> _BACAAN UNTUK DITELAAH_
☆ ☆ ☆ ☆

Breaking News

Monday, December 13, 2021

MENGAPA RAKYAT ACEH GEMAR BERPERANG?

Mengapa rakyat Aceh gemar berperang? Untuk menjawab pertanyaan ini, harus kita tahu dulu apa yang menyebabkan rakyat Aceh sering berperang, serta siapa yang pertama kali membentuk kekuatan militer di Aceh? Dari sana nanti kita akan tahu mengapa watak rakyat Aceh seperti itu.

Perdapat pertama saya kutip dari Prof Teuku Ibrahim Alfian dalam buku Wajah Aceh Dalam Lintasan Sejarah. Guru besar dari Universitas Gajah Mada (UGM) ini. menjelaskan:

“...Pengalaman Aceh dalam bidang peperangan, baik di darat maupun di laut, adalah memadai. Ali Mughayat Syah adalah seorang yang mampu membentuk tentara militer yang efektif...”

Jadi, militer Kerajaan Aceh itu sudah kuat sejak Pemerintahan Sultan Ali Mughayat Syah yang memerintah Keraaan Aceh pada tahun 1511 hingga 1530. Dengan militer bentukannya, keberhasilan pertama yang diperoleh Sulthan Ali Mughayat Syah adalah menaklukkan daerah Sumatera Utara. Setelah itu mencoba membebaskan semenanjung Malaka dari Portugis. Tapi usaha menyerang Malaka pada 1529, gagal karena rahasia kerja sama antara Syahbandar Malaka dengan pihak Aceh bocor kepada pihak Portugis.

Ketika Sulthan Alauddin Riayat Syah Al Kahar berkuasa (1537 – 1571), ia memperluas angkatan bersenjata. Kekuatan militer Kerajaan Aceh waktu itu disokong oleh persedian emas yang memadai. Saat itu di Aceh juga sudah dikenal tentara asing, tentara-tentara sewaan yang bekerja pada militer Kerajaan Aceh. Tentang ini ditulis oleh penulis pelawat Portugis, Mendez Pinto. Ia mengaku pernah melihat tentara Aceh mempunyai pasukan-pasukan yang benar-benar terdiri dari orang-orang Turki, Cambay, Malabari, dan Abbesynia. Terdapat pula prajurit-prajurit dari Luzon dan Kalimantan.

Pada tahun 1539, tentara Kerajaan Aceh berperang melawan orang-orang Batak untuk memasukkan mereka dalam agama Islam. Saat itu Sulthan Alauddin juga menaklukkan Aru. Ia menyebut dirinya sebagai Raja Aceh, Barus, Pidie, Daya dan Batak, serta pangeran dari kedua lautan dan dari tambang-tambang Minangkabau.

Tapi pada tahun 1540, Raja Johor mampu mengusir pasukan Kerajaan Aceh dari Aru. Kemudian pada tahun 1564 Aceh menaklukkannya kembali. Dan pada tahun itu juga militer Kerajaan Aceh menghantam Johor dan membawa rajanya sebagai tawanan ke Aceh.

☆ ☆ ☆ ☆

> _ISI DATA_
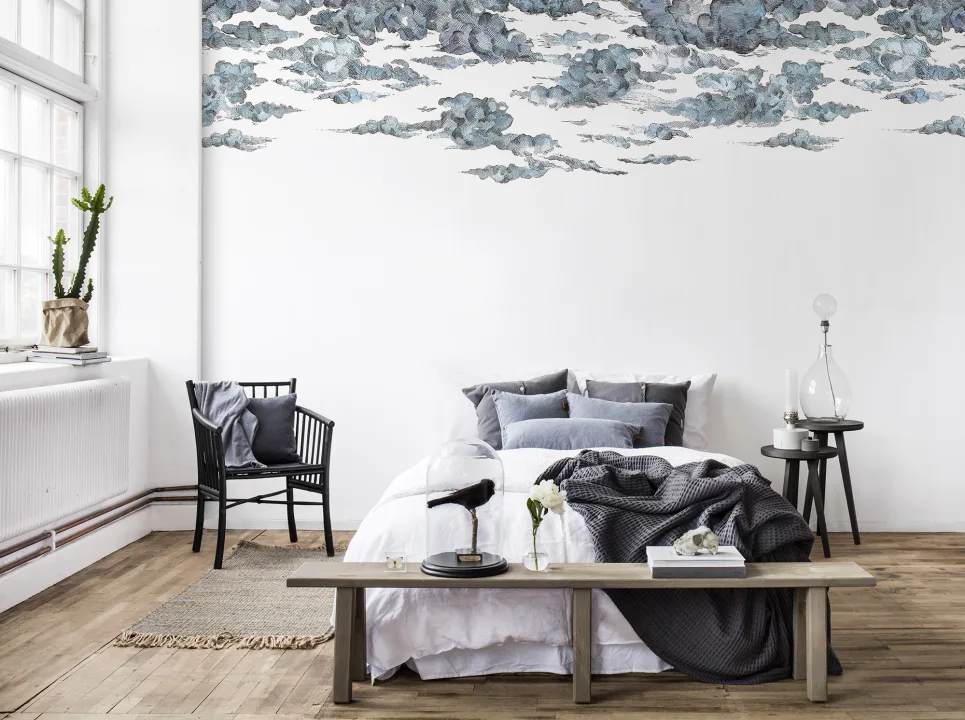 Une toile de nuage en décor mural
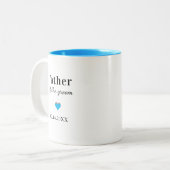 Personalisierter Brautvater Zweifarbige Tasse (Vorderseite Links)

☆ ☆ ☆ ☆

> _SOAL LATIHAN_
(a) Ubah paragraf yang diawali "Ketika Sulthan Alauddin Riayat Syah Al Kahar berkuasa" dalam teks tentang militer Kerajaan Aceh di atas menjadi daftar poin yang lebih ringkas. Fakta utamanya tetap harus ada.
(b) Teruskan teks tentang militer Kerajaan Aceh di atas. Mulailah setelah kalimat terakhirnya, yaitu kalimat tentang raja Johor yang dibawa sebagai tawanan ke Aceh.

> _KUNCI JAWABAN_
(a)
- Sulthan Alauddin Riayat Syah Al Kahar berkuasa pada 1537–1571 dan memperluas angkatan bersenjata.
- Kekuatan militer Kerajaan Aceh didukung persediaan emas yang memadai.
- Saat itu di Aceh sudah ada tentara asing, yaitu tentara sewaan yang bekerja untuk militer Kerajaan Aceh.
- Menurut penulis pelawat Portugis Mendez Pinto, tentara Aceh punya pasukan yang benar-benar terdiri dari orang Turki, Cambay, Malabari, dan Abbesynia, juga prajurit dari Luzon dan Kalimantan.

(b)
Pada tahun-tahun selanjutnya, 1537, 1547 dan 1568, tentara Kerajaan Aceh menyerang Malaka dengan kekuatan besar. Dan dalam penyerangan ketiga ini kekuatan pasukan Aceh terdiri dari 15.000 prajurit Aceh, 400 orang prajurit dari Turki, 200 buah meriam besar dan kecil. Kemudian pada tahun 1573 dan 1575 Malaka diserang kembali. Pada tahun itu juga ditaklukkan Perak di Semenanjung Tanah Melayu.

Perang dengan Amerika Serikat. Aceh juga pernah berperang dengan Amerika Serikat gara-gara persoalan dagang. Bisa dibaca dalam buku Selayang Pandang Langkah Diplomasi Kerajaan Aceh. Buku yang ditulis oleh M Nur El Ibrahimy ini, diterbitkan oleh Gramedia Widisarana Indonesia (Grasindo), Jakarta, 1993.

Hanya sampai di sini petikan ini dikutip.